Although it would be possible for KSM to simply scan all anonymous pages in the system, it would be wasteful of CPU and memory (given the space necessary to manage the page-merging process).
You don't do a full memory scan because the red-black tree would more than double the memory usage during the scan.
Good on them. (Score:1, Insightful)
First off, as several people have said, IBM did VM over 40 years ago, hypervisors, full hardware virtualization, virtual memory, loads of failover type stuff since they are mainframes after all. Right now the modern wave of VMs are about where IBM was back then (with perhaps failover still being perfected.) IBM mainframe CPUs run the pipeline 2x, with a comparator in between the 2 copies to make sure everything matches. After 1 fault, it backs the pipeline up one and reruns it (and I'm sure logs a
KSM (Score:2)
"KSM allows the hypervisor to increase the number of concurrent virtual machines by consolidating identical memory pages."

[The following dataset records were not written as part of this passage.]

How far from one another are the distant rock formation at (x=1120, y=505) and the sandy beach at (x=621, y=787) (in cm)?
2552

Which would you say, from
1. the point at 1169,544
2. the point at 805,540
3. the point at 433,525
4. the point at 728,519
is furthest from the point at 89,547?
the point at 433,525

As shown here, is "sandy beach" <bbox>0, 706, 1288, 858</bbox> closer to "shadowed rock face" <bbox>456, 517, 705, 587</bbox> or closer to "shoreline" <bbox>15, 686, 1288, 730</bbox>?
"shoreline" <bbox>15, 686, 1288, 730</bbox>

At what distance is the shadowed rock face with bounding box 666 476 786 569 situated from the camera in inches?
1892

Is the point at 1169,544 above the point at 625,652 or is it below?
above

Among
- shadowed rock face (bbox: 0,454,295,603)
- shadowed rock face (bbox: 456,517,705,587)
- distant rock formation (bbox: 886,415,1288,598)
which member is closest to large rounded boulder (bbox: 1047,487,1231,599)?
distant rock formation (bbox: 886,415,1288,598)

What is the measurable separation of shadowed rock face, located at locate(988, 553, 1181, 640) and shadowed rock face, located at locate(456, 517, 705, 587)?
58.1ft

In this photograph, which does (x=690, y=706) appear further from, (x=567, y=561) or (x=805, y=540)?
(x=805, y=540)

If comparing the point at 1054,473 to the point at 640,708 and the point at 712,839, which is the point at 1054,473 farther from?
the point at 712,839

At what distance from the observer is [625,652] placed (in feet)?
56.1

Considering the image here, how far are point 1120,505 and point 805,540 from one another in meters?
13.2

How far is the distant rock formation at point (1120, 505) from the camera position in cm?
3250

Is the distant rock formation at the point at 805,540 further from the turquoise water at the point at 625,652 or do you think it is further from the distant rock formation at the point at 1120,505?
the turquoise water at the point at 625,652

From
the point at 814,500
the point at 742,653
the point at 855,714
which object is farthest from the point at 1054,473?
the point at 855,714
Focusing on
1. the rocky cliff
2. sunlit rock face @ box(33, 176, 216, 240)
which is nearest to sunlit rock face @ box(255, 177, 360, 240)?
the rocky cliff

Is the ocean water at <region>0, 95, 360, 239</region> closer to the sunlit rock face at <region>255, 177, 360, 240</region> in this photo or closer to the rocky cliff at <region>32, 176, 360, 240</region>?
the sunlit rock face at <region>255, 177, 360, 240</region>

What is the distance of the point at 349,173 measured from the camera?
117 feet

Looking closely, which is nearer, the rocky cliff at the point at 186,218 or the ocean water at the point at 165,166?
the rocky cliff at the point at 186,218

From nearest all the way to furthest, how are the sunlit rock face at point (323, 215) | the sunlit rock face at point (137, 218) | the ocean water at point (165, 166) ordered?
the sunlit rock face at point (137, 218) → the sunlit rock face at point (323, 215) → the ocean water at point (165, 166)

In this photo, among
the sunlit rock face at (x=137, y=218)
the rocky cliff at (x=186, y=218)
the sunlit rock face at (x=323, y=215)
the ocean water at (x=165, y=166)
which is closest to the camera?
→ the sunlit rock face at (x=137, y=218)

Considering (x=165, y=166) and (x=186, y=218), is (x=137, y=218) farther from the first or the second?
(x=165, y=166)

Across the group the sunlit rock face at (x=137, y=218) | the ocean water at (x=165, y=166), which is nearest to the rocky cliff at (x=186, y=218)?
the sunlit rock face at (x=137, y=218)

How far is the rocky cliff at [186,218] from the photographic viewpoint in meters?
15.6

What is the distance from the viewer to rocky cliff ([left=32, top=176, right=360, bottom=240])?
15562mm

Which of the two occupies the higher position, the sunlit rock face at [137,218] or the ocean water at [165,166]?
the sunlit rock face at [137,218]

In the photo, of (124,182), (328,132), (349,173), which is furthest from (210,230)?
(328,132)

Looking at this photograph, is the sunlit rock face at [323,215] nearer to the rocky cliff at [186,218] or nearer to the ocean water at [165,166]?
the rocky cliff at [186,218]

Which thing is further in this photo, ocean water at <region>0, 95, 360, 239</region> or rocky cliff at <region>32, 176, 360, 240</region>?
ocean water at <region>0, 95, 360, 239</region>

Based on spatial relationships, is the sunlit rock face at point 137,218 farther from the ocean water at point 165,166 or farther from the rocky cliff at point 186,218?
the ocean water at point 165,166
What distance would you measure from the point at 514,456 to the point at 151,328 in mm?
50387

But first you have to waterboard it.
flying gristle (Score:1, Offtopic)
.
I've tried it and I was disappointed. (Score:1)
KSM is a great idea, much of its abilities are available in Fedora 12. I tried it and I had higher expectations to be honest.
That is not to say that it is no good - its great but there is a bit of a cost analsysis that should be done before implementing it. You dont get something for nothing - and in this case ultimately your offloading the higher memory usage onto the CPU. Depending on your hypervisor setup this might not be such a bad thing of course.
In my somewhat narrow testing of it I found that:-
a) Ev
Old idea is old. (Score:2)
Linux has had this long ago.
http://www.complang.tuwien.ac.at/ulrich/mergemem/ [tuwien.ac.at] - for example.
Note that the savings referred to are on kernel 2.0.33.
I used it on my 8M laptop - worked well.